09 June 2007

Unhealthy Debate

A long time ago, I had an interesting conversation with someone I loved deeply, and later managed to treat questionably. And I've carried that talk around with me since.

One day Kevin, the guy I was seeing in college, and I were walking on campus and talking. It was a relaxing, quiet Sunday afternoon and we'd spent the last couple of days together, looking ahead to another week of class. College was an amazing and difficult time in my life. I certainly wish I'd done it all differently.

Anyway.

Somehow the topic of selflessness came up and it turned into perhaps our biggest argument. It was my contention that there is no truly selfless act. That even an act that 'appears' to be selfless, is not. A very cynical belief at any age. I have never been above debate for the sake of debate, but this wasn't the case that day. I believed fully in my point.

Kevin asked about a person who would dive into frigid waters to save a drowning person and wouldn't that be a selfless act? I claimed that it would not be, even if he were to lose his life in the act of saving the drowning person. Because if that person were to stand there and watch someone drown when he believed it was in his power to help, he would hate himself for the rest of his life if he didn't try. He would not be able to live with his action, or in this case, non-action. So, it still comes back to how it effects the would-be rescuer.

It was a memorable discussion and started out friendly enough. He kept trying to come up with scenarios that would prove me and my theory wrong. There was nothing he could find that I was unable to turn around to an act that ultimately served the 'selfless' person, in one way or another. It started to get heated, and Kevin got pretty pissed off at me in the end.

I confess to enjoying, through out my life, winning a debate. It feels good. But on that day, there was something sad inside me because I could see that it was indeed a sad and unfortunate belief to hold. The fact was, however, that I couldn't see any other truth. Kevin was disappointed in me and quite frankly I think he hated that I felt this way. It wasn't a deal breaker for 'us' but it definitely didn't add to the magic of our relationship.

Today, twenty five years, one marriage and three children later, I still can't find an exception to this theory. Can you? I think I would like to be proven wrong. I think I would like to have been proven wrong that day. Maybe things would have gone differently for me since then. Maybe not.

Some might say the act of having children is a selfless act, because there is so much to sacrifice along the way. However, I don't think so. I don't think people have children for selfless reasons. I won't go into the reasons I think most people, myself included, have children because it would only reveal more of my cynical nature and how much it has in fact evolved, but I definitely do not believe it to be selflessness.

What about donating a kidney? Giving all one's money to charity? Pushing a child out of the way of a speeding car, only to be killed yourself? No, I'm not buying it. For these potentially 'selfless' people, to do otherwise would have been unthinkable. They would never be able to be happy being a person who wouldn't not have acted in the moment of need.

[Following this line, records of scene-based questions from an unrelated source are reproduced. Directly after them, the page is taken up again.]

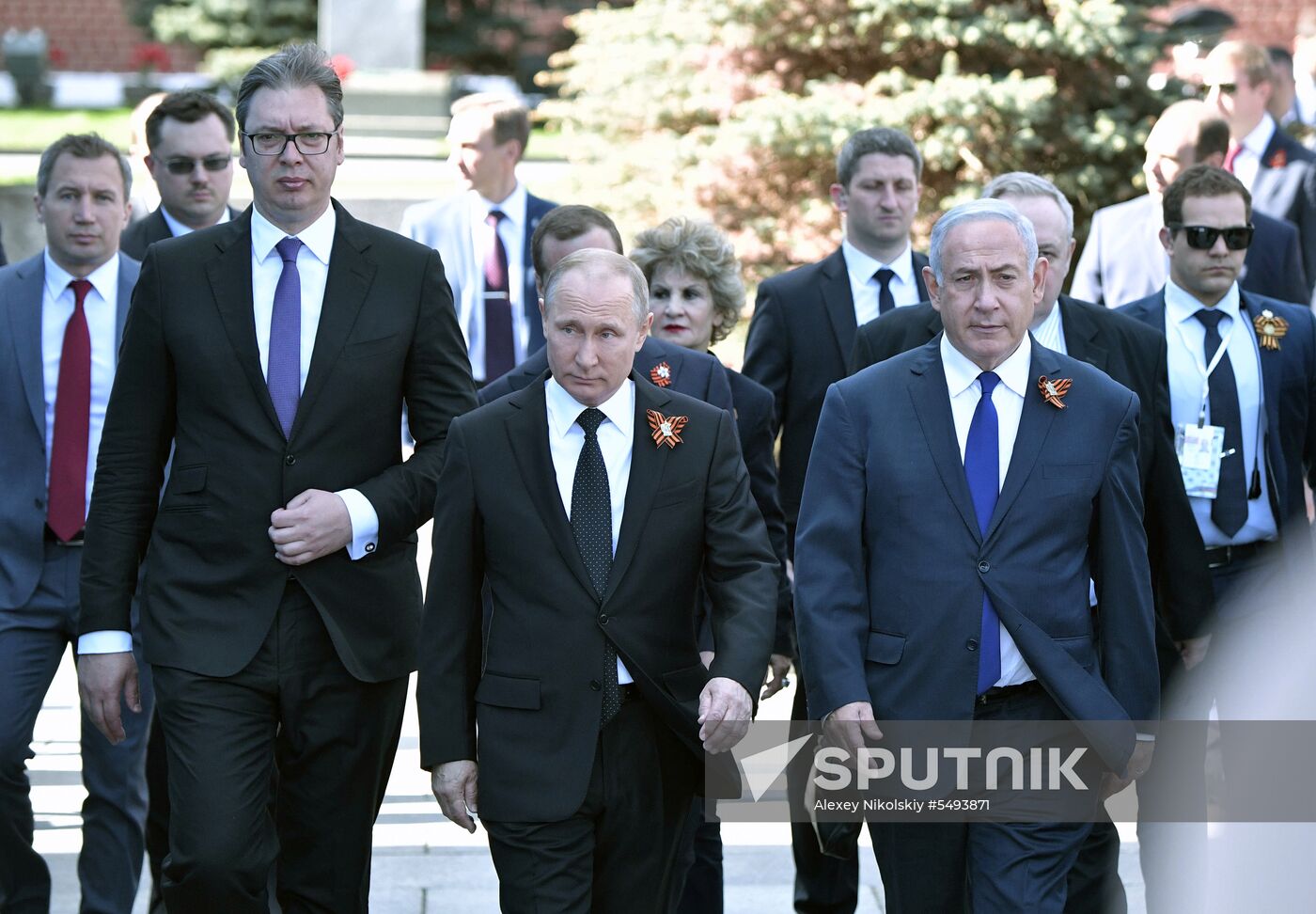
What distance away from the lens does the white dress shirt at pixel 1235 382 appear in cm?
623

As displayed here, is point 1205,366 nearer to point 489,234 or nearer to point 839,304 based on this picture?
point 839,304

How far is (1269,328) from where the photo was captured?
6.29 m

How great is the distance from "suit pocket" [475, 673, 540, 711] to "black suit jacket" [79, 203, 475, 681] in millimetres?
442

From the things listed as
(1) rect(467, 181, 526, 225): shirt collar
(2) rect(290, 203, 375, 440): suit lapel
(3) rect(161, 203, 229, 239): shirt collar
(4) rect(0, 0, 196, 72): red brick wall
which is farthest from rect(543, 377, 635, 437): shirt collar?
(4) rect(0, 0, 196, 72): red brick wall

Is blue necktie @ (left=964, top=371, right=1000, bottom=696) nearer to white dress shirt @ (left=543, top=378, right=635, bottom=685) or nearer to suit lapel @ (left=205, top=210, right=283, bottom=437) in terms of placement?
white dress shirt @ (left=543, top=378, right=635, bottom=685)

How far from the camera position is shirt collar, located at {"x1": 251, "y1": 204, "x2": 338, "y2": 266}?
192 inches

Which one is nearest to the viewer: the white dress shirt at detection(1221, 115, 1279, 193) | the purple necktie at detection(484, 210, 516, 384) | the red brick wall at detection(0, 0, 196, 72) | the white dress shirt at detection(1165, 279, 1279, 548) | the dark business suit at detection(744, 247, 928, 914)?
the white dress shirt at detection(1165, 279, 1279, 548)

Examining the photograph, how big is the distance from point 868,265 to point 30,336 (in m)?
2.89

I wonder what Kevin thinks now. I presume he has gone on to marriage, career, children and more. Would he still disagree with me? I wish I had the opportunity to ask him this question and a few others.

Do you disagree with me? Is my thinking warped? Dark, harsh, twisted? Defeatist? Does it enable me in dysfunction somehow? I would LOVE your thoughts and your help in this. Another perspective might be more important than you could imagine.

1 comment:

Anonymous said...

OK- Here's my take.
The act of selflessness is not in itself the act -It is however, the lack of thought before the act that causes it to be selfless.

Let's say the diver jumps into the frigid water right as the child screams her last breath of air- that diver might prove your theory right had he only paused an eighth of a moment to ponder his act.

I can see how this discussion could go on and on, but I truly believe that it is in how we see life that such opinions are formed, and mine has been through a coke-bottle set of rose-colored glasses. Yours hasn't. I love that. I really do. There are so many benefits to being a realist, one of them is that your writing is so honest.